Print the lines of the records below word for word, starting with the line that contains "How much distance separates" and continuing through the line that contains "4. (0, 125, 150, 150): concrete pier deck", with both of those lines included.
--*--
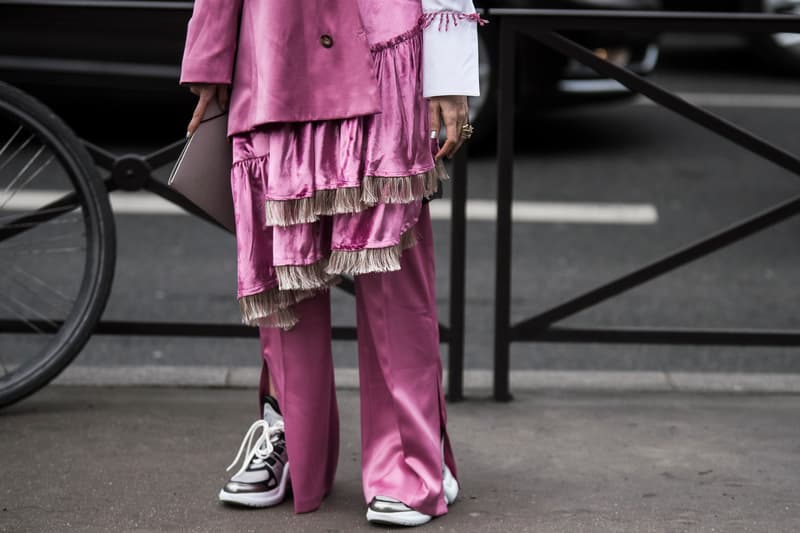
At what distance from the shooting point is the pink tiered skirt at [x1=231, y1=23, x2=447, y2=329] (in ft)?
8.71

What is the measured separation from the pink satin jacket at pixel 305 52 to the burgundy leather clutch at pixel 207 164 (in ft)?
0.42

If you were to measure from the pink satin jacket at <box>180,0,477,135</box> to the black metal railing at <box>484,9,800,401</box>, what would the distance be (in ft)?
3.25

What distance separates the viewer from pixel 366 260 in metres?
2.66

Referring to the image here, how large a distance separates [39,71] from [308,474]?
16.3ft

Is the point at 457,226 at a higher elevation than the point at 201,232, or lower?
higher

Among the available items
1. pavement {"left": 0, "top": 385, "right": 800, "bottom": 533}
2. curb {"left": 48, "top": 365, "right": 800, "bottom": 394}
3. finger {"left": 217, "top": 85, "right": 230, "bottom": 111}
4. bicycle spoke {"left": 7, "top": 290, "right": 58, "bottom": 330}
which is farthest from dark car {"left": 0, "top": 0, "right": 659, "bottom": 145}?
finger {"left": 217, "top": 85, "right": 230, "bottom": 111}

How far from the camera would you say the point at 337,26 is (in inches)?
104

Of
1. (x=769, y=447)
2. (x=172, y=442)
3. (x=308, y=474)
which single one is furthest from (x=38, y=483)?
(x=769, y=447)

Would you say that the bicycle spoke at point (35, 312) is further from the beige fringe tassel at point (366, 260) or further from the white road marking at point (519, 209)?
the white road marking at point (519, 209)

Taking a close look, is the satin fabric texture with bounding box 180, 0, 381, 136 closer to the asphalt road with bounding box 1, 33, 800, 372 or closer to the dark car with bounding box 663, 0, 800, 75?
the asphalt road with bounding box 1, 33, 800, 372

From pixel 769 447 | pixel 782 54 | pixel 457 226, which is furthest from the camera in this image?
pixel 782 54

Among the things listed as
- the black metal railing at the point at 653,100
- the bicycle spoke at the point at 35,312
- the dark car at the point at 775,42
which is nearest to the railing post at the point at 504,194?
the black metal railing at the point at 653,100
--*--
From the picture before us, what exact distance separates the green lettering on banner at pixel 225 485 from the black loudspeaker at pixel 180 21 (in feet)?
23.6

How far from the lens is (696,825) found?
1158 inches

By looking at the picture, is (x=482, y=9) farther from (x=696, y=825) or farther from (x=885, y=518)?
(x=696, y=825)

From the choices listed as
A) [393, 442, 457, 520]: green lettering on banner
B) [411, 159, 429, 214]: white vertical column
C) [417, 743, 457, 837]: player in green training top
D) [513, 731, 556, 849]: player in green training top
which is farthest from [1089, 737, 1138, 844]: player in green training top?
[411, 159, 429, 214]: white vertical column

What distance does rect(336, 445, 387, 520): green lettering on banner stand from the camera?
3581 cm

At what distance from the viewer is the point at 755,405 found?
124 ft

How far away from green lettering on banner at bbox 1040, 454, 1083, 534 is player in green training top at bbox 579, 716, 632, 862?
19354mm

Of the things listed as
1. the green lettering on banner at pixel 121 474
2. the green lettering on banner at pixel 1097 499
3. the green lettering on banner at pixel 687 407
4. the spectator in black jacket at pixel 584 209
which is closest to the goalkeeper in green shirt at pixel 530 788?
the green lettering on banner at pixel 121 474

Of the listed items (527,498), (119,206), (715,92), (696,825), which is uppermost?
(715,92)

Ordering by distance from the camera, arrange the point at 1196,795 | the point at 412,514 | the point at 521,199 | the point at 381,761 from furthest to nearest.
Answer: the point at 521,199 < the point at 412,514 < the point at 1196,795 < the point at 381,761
--*--
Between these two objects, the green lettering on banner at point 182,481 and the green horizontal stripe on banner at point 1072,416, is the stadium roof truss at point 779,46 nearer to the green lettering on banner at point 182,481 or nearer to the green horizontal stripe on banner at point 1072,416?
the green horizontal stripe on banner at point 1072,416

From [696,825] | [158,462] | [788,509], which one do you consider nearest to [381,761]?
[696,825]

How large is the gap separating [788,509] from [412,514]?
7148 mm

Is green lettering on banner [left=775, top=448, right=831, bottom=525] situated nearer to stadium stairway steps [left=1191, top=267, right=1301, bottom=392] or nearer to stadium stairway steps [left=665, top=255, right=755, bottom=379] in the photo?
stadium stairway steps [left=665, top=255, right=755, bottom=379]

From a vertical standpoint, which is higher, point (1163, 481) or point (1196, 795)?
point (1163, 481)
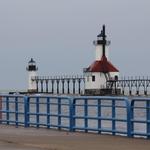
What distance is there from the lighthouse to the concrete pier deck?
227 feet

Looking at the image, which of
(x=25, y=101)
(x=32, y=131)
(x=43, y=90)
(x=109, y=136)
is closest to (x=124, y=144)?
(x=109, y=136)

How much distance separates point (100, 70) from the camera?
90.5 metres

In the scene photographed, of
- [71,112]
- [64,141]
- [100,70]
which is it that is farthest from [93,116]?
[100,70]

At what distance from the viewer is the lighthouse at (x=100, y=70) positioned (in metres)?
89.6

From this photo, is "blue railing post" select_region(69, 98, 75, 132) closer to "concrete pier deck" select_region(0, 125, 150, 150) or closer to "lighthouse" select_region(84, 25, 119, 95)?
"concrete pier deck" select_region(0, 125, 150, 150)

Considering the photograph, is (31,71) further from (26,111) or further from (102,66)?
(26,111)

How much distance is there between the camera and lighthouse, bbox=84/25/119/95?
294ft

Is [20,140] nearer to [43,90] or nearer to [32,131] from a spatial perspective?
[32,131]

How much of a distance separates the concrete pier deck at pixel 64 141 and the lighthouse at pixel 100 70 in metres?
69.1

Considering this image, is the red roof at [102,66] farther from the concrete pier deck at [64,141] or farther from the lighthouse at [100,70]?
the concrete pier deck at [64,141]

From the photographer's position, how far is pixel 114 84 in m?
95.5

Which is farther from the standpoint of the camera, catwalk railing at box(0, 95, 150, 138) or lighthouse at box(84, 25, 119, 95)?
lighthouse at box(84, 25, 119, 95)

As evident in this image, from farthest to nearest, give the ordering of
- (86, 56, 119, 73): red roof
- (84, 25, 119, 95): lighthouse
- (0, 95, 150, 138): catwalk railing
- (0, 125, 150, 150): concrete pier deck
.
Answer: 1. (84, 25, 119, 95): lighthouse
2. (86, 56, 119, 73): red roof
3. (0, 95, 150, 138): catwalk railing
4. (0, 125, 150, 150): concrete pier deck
--*--
THE COMPLETED TASK>
How much distance separates point (100, 70) from the camera?
90.5 metres

In the scene photographed, of
- [71,112]
- [64,141]
- [100,70]
which is it that is farthest from [93,116]?
[100,70]

At what distance from the viewer is the lighthouse at (x=100, y=70) positioned (in metres)?
89.6

From this photo, is "blue railing post" select_region(69, 98, 75, 132) closer to "concrete pier deck" select_region(0, 125, 150, 150) or closer to "lighthouse" select_region(84, 25, 119, 95)?
"concrete pier deck" select_region(0, 125, 150, 150)

Considering the photograph, is (31,71) further from (26,111) or further from (102,66)?
(26,111)

How much distance is there between the camera and lighthouse, bbox=84/25/119/95?
294ft

Is [20,140] nearer to [43,90] or nearer to [32,131] from a spatial perspective?
[32,131]

How much of a distance separates the concrete pier deck at pixel 64 141 and the lighthouse at pixel 100 70 in metres?
69.1

Considering this image, is the red roof at [102,66] farther from the concrete pier deck at [64,141] or farther from the lighthouse at [100,70]?
the concrete pier deck at [64,141]

From the photographer's position, how far is pixel 114 84 in m?
95.5

Which is farther from the standpoint of the camera, catwalk railing at box(0, 95, 150, 138) or lighthouse at box(84, 25, 119, 95)?
lighthouse at box(84, 25, 119, 95)

As evident in this image, from farthest to nearest, give the ordering of
- (86, 56, 119, 73): red roof
- (84, 25, 119, 95): lighthouse
- (0, 95, 150, 138): catwalk railing
- (0, 125, 150, 150): concrete pier deck
.
Answer: 1. (84, 25, 119, 95): lighthouse
2. (86, 56, 119, 73): red roof
3. (0, 95, 150, 138): catwalk railing
4. (0, 125, 150, 150): concrete pier deck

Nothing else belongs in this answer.